Kemal Sunal: Türk Sinemasının Unutulmaz Yüzü
Kemal Sunal, 11 Kasım 1944 tarihinde İstanbul’da dünyaya geldi. Mimar Sinan İlkokulu ve Vefa Lisesi’ni tamamlayan sanatçı, eğitim hayatını 11 yılda bitirdi. Daha sonra Marmara Üniversitesi Gazetecilik Bölümü’nde eğitim almasına rağmen, 12 Eylül 1980 tarihinde bu eğitimini yarıda bıraktı. Üniversite yıllarında ve sonrasında Emayetaş Fabrikası’nda çalıştı; ancak tiyatro ve sinema dünyasına adım atmadan önce elektrikçi çıraklığı yaparak iş yaşamına erken yaşta atıldı.

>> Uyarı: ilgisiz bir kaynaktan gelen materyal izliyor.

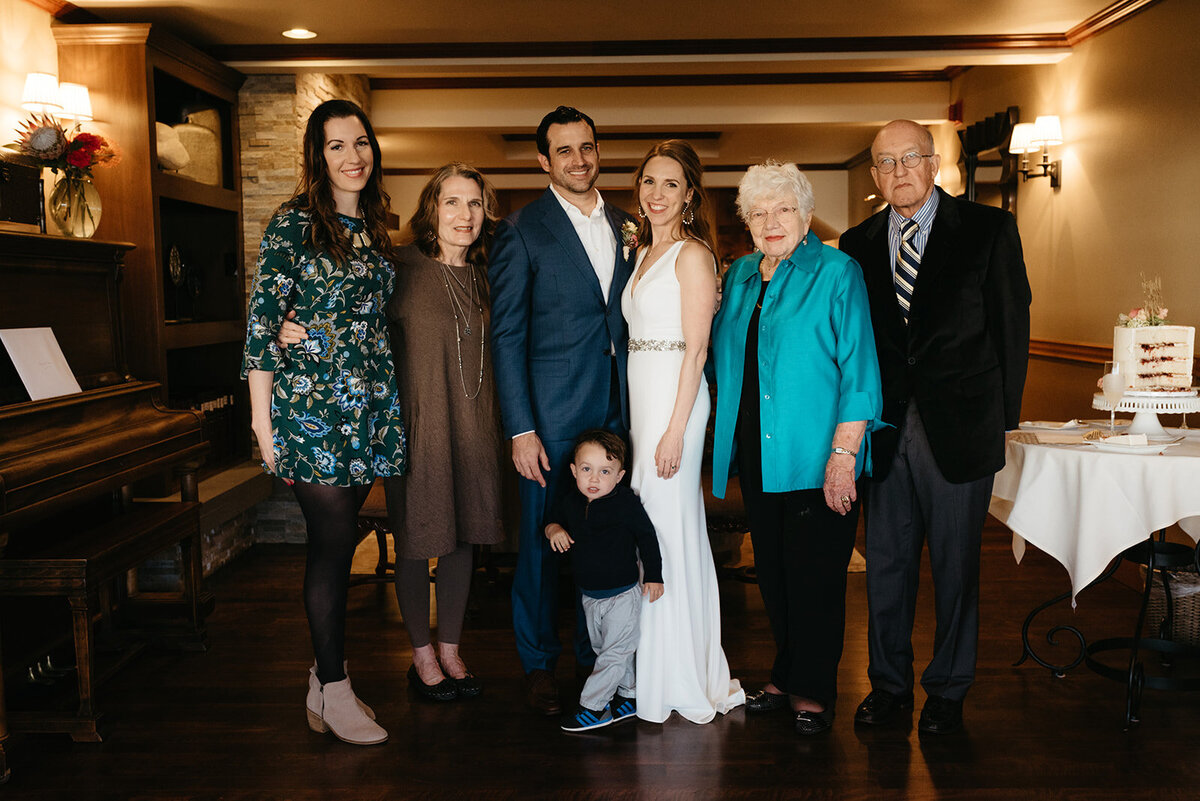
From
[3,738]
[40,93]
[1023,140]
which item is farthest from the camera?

“Yaz tatillerinde çalışırdım” Kemal Sunal, bir röportajında, erken yaşta iş hayatına girmesinin sebeplerinden birini “Ekonomik durumumuz iyi değildi. Babam Migros’tan emeklidir. Yaz tatillerinde ayakkabı ve kitap parasına yardımcı olmak için çalışırdım” sözleriyle açıkladı. Lise yıllarında tiyatroya olan ilgisi giderek arttı; okulda düzenlenen müsamerelerde yer aldı ve ‘Zoraki Tabip’ adlı tiyatro oyununda rol aldı. Vefa Lisesi’ndeki felsefe öğretmeni Belkıs Balkır sayesinde ünlü tiyatrocu Müşfik Kenter ile tanışarak, profesyonel oyunculuk kariyerine Kenterler Tiyatrosu’nda adım attı ve burada uzun yıllar sahne aldı.

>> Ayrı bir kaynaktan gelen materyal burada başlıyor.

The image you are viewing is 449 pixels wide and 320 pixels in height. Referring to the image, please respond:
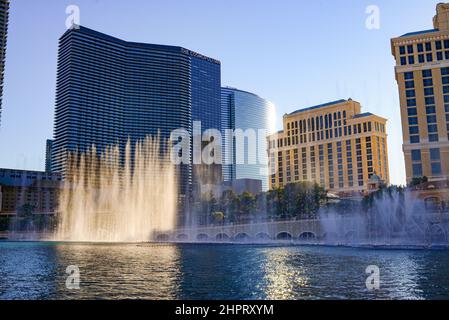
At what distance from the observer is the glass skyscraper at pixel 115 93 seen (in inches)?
5217

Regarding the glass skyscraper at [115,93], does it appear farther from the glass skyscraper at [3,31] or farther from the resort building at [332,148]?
the resort building at [332,148]

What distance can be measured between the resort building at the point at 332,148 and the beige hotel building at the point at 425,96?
2516cm

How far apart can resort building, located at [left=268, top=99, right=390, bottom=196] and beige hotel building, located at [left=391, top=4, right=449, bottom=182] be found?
82.5 ft

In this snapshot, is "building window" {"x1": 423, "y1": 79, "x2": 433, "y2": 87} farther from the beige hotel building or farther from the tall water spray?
the tall water spray

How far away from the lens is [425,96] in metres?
82.8

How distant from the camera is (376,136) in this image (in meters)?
114

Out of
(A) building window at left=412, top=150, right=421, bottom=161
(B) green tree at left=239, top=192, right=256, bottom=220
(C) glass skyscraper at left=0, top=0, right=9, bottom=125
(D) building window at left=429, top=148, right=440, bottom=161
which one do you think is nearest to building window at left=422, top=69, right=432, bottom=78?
(D) building window at left=429, top=148, right=440, bottom=161

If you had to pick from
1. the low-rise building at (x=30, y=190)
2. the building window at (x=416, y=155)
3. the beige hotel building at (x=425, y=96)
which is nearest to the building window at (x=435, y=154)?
the beige hotel building at (x=425, y=96)

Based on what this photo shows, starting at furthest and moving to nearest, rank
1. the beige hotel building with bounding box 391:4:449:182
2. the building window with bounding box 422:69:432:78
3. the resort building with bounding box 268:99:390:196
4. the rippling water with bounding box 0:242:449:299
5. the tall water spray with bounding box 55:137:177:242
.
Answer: the resort building with bounding box 268:99:390:196, the building window with bounding box 422:69:432:78, the beige hotel building with bounding box 391:4:449:182, the tall water spray with bounding box 55:137:177:242, the rippling water with bounding box 0:242:449:299

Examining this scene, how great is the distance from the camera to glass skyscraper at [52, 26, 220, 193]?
13250cm

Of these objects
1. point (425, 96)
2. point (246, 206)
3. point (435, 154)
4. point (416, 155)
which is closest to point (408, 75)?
point (425, 96)

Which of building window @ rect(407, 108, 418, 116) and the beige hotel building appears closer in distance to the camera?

Ertem Eğilmez’in Keşfi Sunal, daha sonra Ulvi Uraz Tiyatrosu’nda, bir süre Ayfer Feray Tiyatrosu’nda ve son olarak Devekuşu Kabare Tiyatrosu’nda görev aldı. Burada oynadığı bir oyunda, yönetmen Ertem Eğilmez tarafından keşfedilmesiyle beyaz perdede de yer almaya başladı. Kemal Sunal, oyunculuğa başlama hikayesini şöyle anlatmıştır: “Nasıl oldu bilmem, ben kendimi sahici bir sahnede seyircilerin arasında buldum. Ses Tiyatrosu’ndaki ilk rolüm çok kısaydı. Üç dakika sahnede kalıyor ya da kalmıyordum. Öyle pek bir şey söylediğimi de hatırlamıyorum. Sahnenin bir ucundan girip öbür ucundan çıkıyordum. Ne yaptığımı da pek hatırlamıyorum ama seyirci kahkahadan kırılıyor. Bu da benim hoşuma gitmişti.”

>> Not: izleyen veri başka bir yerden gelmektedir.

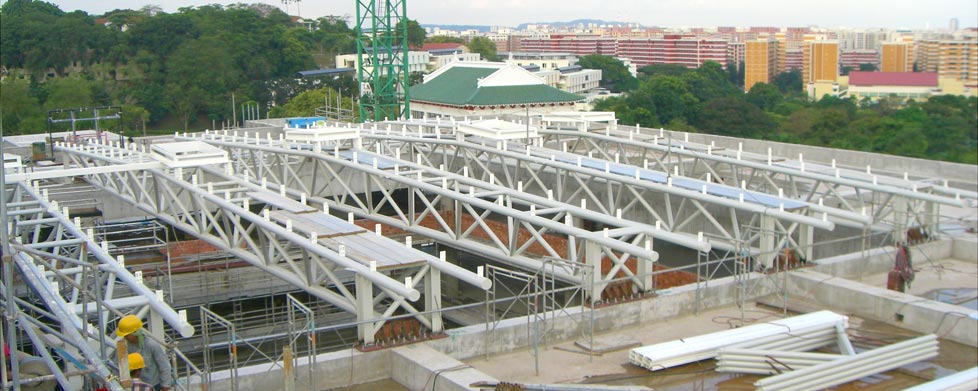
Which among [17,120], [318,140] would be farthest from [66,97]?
[318,140]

Sinemaya İlk Adımı 1973 Yılında Attı Ertem Eğilmez’in yönettiği ‘Tatlı Dillim’ adlı filmde, uzun boyundan dolayı basketbolcu rolünü canlandırarak sinemaya ilk adımını 1973 yılında atan Kemal Sunal, kalabalık kadrolu filmlerde rol almaya devam etti. Rıfat Ilgaz’ın ‘Hababam Sınıfı’ eserinin sinema uyarlamasında canlandırdığı ‘İnek Şaban’ karakteri başta olmak üzere, birçok filmde özgün fiziği ve canlandırdığı tiplerin halkla olan yakınlığı sayesinde kısa sürede Türkiye’nin en sevilen oyuncularından biri haline geldi.
“Özel hayatımda çok soğuk bir adamım” ‘İnek Şaban’ tiplemesinin büyük ilgi görmesi üzerine, birçok filmde ‘iyi, saf adam’ karakterini canlandıran Kemal Sunal, kendisini “Özel hayatımda çok az konuşan, çok soğuk bir adamım” şeklinde tanımlamıştır. 1974 yılında Gül Sunal ile evlenen sanatçının, Ali ve Ezo adında iki çocuğu oldu. 1990’lı yıllardan itibaren filmleri kesintisiz olarak televizyonlarda yayınlanmaya başladı. ‘Süt Kardeşler’, ‘Tosun Paşa’, ‘Salako’, ‘Köyden İndim Şehire’, ‘Çöpçüler Kralı’ gibi filmler, Türk sinemasının en çok izlenen yapımları arasında yer aldı.
3 Temmuz 2000 tarihinde, bir film çekimine gitmek üzere bindiği uçakta kalp krizi geçirerek hayata veda eden Kemal Sunal, binlerce kişinin katıldığı bir törenle son yolculuğuna uğurlandı.